Lessons from developing and supporting event sourcing based system

Not only does the event sourcing inherit complexities of the asynchronous world, but it also amplifies them.

In this post, I will discuss what I have learnt from developing and supporting a system built based on event sourcing. I will use an example to share my learning and experiences below, as I believe examples help keep the discussion on track and make it easier to understand as well.

Example Scenario

Let’s assume there is a car sales business with a pretty standard website that allows car owners to list their cars and potential buyers to search, enquire and purchase them. Buyers can put online offers which can either be accepted or rejected by the seller, the process is something along these lines:

  1. The seller lists a car
  2. The buyer puts an offer
  3. The seller can accept or reject the offer

Now the business wants to introduce some cross-sales. When an offer is accepted by both parties, there is an opportunity for making an insurance quote to the buyer. If a seller accepts an offer, then an email will be sent to the buyer to inform about the acceptance. Meanwhile, the business wants to inform the insurance sales team to contact the buyer for an insurance quote.

https://yuml.me

Business sees it as a two-step opportunity:

  1. Low Priority Sales Lead:
    • Auto-generate quote per offer.
    • Contact buyer only once for all the offers made.
  2. High Priority Sales Lead:
    • Where the sales team will contact the buyer on the phone
    • Contact the buyer for each offer accepted to provide a quote.

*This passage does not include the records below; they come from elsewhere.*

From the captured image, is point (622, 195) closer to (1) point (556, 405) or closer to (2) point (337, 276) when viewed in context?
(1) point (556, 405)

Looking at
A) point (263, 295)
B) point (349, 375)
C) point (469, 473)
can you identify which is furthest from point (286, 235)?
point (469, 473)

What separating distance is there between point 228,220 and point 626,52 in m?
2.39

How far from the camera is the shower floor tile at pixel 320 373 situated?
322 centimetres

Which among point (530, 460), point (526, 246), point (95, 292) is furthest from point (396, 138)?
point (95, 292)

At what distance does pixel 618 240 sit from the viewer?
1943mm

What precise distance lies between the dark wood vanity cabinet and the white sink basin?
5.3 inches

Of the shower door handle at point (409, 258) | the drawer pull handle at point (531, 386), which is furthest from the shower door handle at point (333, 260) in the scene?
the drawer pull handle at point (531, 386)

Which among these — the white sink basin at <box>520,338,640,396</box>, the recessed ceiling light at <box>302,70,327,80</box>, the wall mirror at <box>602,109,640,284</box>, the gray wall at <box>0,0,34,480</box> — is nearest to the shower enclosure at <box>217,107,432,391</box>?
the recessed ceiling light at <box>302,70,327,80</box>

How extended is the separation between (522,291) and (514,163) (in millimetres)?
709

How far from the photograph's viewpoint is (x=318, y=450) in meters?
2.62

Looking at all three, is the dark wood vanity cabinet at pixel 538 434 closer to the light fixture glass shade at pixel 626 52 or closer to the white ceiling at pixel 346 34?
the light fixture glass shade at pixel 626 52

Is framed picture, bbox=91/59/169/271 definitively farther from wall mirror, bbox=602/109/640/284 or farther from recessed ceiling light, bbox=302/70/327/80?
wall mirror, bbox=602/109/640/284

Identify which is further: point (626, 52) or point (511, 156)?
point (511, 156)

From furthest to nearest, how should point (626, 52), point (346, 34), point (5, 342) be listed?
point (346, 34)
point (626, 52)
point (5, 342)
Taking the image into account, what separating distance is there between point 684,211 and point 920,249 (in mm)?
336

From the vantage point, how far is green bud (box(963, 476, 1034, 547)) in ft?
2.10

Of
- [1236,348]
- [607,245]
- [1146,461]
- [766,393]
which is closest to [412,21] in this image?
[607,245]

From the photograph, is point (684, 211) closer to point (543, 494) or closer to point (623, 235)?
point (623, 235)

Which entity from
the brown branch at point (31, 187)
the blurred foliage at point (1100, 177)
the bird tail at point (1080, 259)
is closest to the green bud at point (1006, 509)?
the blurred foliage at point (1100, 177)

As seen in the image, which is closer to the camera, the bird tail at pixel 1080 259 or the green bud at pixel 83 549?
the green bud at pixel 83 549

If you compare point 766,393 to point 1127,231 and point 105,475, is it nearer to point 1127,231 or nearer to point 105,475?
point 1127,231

Requirements / Constraints

  • On offer made, generate a low priority sales lead, only if there is no high or low priority sales lead existing already for the buyer.
  • On offer accepted, generate a high priority sales lead and close the low priority sales lead.
  • On offer rejected or withdrawn:
    • If exists, auto-close the high priority sales lead for the buyer.
    • if the buyer has no other offers, auto-close the low priority sales lead.

The team implementing this feature decided to use an event sourcing system that will listen to events from the Offer system and generate sales leads. The team agreed to use “Delta” as the event size (more details in fat vs thin events post). In a nutshell, following are the events recognised and their handling:

  • Offer Made – Low priority sales lead; auto-generated quote.
  • Offer Accepted – High priority sales lead; manually call the buyer.
  • Offer Rejected – Close high priority sales lead.
  • Offer Withdrawn – Close low/high priority lead if no other unaccepted offers.

Challenges

Following are the key challenges we faced during development and maintenance:

GOD

Guaranteed Order of Delivery is generally a key requirement in most of the event-driven systems, especially if the implementation is event sourcing based. If events are not delivered in the correct order, it could result in a totally different outcome in the systems consuming it. Let’s consider a scenario for our car sales example.

Scenario: Seller quickly rejects an offer right after accepting it:

  1. The buyer made an offer.
  2. The seller accepted the offer.
  3. Seller withdrew the acceptance, quickly after the acceptance.

If the subscriber of these messages will get events in this order then it should result in the following state changes:

Events for the buyerSales Lead Priority
Offer MadeLow
Offer AcceptedHigh
Acceptance WithdrawnLow

God forbids, if GOD didn’t work (I meant by the order of delivery) and we received ‘Offer Accepted’ after acceptance was withdrawn, it could result in a different outcome.

So when we received the event called ‘Acceptance Withdrawn’, our system will look at its state to find an existing High Priority Sales Lead for this buyer, but that does not exist at this stage as Offer Accepted’ isn’t processed yet. So we have the following options here:

  1. Ignore the event.
  2. Throw an exception so that someone can fix it manually
  3. Re-queue the event (it will be covered in the next section: Resilience).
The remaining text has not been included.